The plaintiffs’ attorneys said the deal follows a year of intense investigation and should provide meaningful relief to residents.
Still, residents like Misti Allison have many unanswered questions.
“What goes through my head is, after all the lawyers are paid and the legal fees are accounted for, how much funding will be provided for families? And is that going to be enough for any of these potential damages moving forward?” she said.
Jami Wallace, too, worries about having a settlement without knowing the long-term impact of the derailment.
“I would really like to see the numbers because in my opinion, taking a plea deal only is in the best interest of the attorneys,” she said. “They’re all going to get their money. But we’re the residents that are still going to be left to suffer.”
Cozza said he spent about $8,000 to move out of town and that — along with medical bills and the cost of replacing his contaminated belongings — exhausted what little savings he had. And he can’t put a price on the 10-year relationship he lost or the way his extended family was scattered after the derailment.
The CEO of Threshold Residential, one of the biggest employers in town, estimates that his business has lost well over $100,000.
Last week federal officials said that the aftermath of the train derailment doesn’t qualify as a public health emergency because widespread health problems and ongoing chemical exposure haven’t been documented, contrasting residents’ reports.
The head of the National Transportation Safety Board recently said the agency’s investigation showed that venting and burning of the vinyl chloride was unnecessary because the producer of the chemical ascertained that no dangerous reaction occurred inside the tank cars. Officials who made the decision — Ohio’s governor and the local fire chief leading the response — have said they were never told that.

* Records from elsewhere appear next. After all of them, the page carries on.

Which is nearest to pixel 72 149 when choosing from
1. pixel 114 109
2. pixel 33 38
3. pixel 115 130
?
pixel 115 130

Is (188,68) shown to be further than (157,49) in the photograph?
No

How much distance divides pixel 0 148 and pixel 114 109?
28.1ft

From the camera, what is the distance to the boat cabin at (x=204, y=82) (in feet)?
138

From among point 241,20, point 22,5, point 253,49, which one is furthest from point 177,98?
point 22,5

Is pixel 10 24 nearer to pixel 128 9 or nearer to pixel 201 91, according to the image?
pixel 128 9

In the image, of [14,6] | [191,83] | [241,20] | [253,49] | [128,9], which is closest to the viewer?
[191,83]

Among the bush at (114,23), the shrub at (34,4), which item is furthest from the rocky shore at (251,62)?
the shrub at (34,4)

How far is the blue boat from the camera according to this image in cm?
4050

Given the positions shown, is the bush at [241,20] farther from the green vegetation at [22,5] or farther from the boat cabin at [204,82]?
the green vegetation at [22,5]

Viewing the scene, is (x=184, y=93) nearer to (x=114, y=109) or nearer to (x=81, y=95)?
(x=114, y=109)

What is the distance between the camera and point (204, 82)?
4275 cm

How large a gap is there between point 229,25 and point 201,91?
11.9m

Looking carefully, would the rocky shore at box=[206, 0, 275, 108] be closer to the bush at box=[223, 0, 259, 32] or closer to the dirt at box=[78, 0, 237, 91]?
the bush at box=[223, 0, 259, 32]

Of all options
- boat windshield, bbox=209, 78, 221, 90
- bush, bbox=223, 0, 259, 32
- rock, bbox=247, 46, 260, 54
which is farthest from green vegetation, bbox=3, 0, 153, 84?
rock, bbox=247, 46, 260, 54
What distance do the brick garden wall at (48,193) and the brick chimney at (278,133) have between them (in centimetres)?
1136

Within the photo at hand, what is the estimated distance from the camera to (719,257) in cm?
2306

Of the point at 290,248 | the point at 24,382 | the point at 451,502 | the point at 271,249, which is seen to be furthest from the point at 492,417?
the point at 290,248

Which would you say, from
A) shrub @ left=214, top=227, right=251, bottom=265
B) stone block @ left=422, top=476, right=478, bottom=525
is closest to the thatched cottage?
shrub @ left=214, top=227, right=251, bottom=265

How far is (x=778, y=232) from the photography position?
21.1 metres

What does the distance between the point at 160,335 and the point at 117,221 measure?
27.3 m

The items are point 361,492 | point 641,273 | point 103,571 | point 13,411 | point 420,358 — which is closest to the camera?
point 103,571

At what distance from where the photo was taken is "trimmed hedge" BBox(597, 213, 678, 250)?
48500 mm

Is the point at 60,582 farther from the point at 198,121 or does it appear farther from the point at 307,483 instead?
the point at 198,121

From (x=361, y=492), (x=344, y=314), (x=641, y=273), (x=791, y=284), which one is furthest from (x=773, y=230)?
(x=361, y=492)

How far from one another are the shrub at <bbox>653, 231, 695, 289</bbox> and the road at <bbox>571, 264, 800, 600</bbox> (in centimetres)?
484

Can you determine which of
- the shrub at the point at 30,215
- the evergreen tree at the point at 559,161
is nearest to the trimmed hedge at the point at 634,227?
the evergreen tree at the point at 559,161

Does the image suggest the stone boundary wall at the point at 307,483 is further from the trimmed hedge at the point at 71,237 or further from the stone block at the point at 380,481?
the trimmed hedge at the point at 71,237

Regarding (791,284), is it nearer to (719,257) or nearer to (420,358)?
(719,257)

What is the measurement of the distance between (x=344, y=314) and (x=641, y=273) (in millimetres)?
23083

The NTSB’s full investigation into the cause of the derailment won’t be complete until June, but the agency has said that an overheating wheel bearing on one of the railcars, which wasn’t detected in time by a trackside sensor, likely caused the crash.
The EPA has said cleanup in East Palestine is expected to be completed this year.

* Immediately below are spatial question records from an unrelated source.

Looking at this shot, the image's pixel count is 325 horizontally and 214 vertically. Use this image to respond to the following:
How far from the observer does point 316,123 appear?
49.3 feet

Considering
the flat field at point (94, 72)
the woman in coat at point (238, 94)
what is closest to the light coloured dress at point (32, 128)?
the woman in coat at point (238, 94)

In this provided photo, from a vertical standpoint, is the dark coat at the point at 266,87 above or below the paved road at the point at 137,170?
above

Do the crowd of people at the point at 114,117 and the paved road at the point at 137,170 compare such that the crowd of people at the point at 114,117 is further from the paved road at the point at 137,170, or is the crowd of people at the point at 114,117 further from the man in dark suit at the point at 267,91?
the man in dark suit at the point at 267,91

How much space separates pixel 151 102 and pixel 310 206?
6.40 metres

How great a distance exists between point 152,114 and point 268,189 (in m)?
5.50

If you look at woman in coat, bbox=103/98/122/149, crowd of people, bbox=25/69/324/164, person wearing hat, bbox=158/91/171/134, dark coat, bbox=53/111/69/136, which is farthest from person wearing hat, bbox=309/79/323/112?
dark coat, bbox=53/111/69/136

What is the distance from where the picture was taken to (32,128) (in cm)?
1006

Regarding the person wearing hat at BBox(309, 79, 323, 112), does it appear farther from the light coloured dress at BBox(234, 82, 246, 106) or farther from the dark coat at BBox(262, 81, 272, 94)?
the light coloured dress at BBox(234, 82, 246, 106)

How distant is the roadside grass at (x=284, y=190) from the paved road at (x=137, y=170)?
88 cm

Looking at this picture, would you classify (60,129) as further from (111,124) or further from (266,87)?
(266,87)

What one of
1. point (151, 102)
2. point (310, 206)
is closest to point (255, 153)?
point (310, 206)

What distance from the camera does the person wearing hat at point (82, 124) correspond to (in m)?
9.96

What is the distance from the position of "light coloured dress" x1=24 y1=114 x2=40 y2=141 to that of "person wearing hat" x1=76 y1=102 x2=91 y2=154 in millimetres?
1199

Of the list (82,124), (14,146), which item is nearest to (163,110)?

The railroad announced preliminary first-quarter earnings of 23 cents per share Tuesday, which reflects the cost of the $600 million settlement. Without the settlement and some other one-time costs, the railroad said it would have made $2.39 per share.
Railroad CEO Alan Shaw, who is fighting for his job against an activist investor aiming to overhaul the railroad’s operations, said Norfolk Southern is “becoming a more productive and efficient railroad” but acknowledged there is more work to do.

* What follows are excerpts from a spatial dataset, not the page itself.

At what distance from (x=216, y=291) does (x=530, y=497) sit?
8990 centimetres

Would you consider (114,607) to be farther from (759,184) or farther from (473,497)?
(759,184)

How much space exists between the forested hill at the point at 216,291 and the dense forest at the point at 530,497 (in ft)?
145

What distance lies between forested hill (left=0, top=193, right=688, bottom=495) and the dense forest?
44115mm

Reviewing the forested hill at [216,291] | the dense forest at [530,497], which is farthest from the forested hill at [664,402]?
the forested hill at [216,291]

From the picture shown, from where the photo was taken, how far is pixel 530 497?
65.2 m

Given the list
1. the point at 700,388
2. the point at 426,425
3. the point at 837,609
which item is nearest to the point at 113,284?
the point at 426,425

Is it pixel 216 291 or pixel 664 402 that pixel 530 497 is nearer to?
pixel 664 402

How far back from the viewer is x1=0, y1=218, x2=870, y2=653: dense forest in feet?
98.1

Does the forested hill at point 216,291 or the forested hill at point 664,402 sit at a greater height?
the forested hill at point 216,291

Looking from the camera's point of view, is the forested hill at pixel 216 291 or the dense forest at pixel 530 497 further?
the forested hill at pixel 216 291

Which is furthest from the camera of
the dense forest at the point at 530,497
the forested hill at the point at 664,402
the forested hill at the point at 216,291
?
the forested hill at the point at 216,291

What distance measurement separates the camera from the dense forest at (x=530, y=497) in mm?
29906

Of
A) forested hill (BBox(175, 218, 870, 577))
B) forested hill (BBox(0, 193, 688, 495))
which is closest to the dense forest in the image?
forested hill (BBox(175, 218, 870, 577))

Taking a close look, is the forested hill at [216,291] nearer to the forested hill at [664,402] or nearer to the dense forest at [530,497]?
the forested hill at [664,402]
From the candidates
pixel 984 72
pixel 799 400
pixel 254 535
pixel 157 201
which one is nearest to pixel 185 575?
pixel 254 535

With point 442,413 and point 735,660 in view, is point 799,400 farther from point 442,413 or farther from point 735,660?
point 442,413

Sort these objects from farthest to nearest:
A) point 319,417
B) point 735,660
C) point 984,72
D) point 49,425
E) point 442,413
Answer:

Ancora Holdings is trying to persuade investors to support its nominees for Norfolk Southern’s board and its plan to replace Shaw and the rest of the management team at the railroad’s May 9 annual meeting. Ancora says the company’s profits have lagged behind the other major freight railroads for years and the investors question Shaw’s leadership.
The railroad said that in addition to the settlement, its results were hurt by $91 million in unusual expenses including money it is spending to fight back against Ancora, management layoffs, and the $25 million it gave to CPKC last month for the right to hire one of that railroad’s executives to be Norfolk Southern’s new chief operating officer.
The railroad said Tuesday that even though volume was up 4% during the first quarter, company revenue fell by 4% because of lower fuel surcharge revenue and changes in the mix of shipments it handled to include more containers of imported goods that railroads get paid less to deliver than other commodities.
Shares of Norfolk Southern Corp., based in Atlanta, were up slightly through the day after a flat start following the settlement announcement.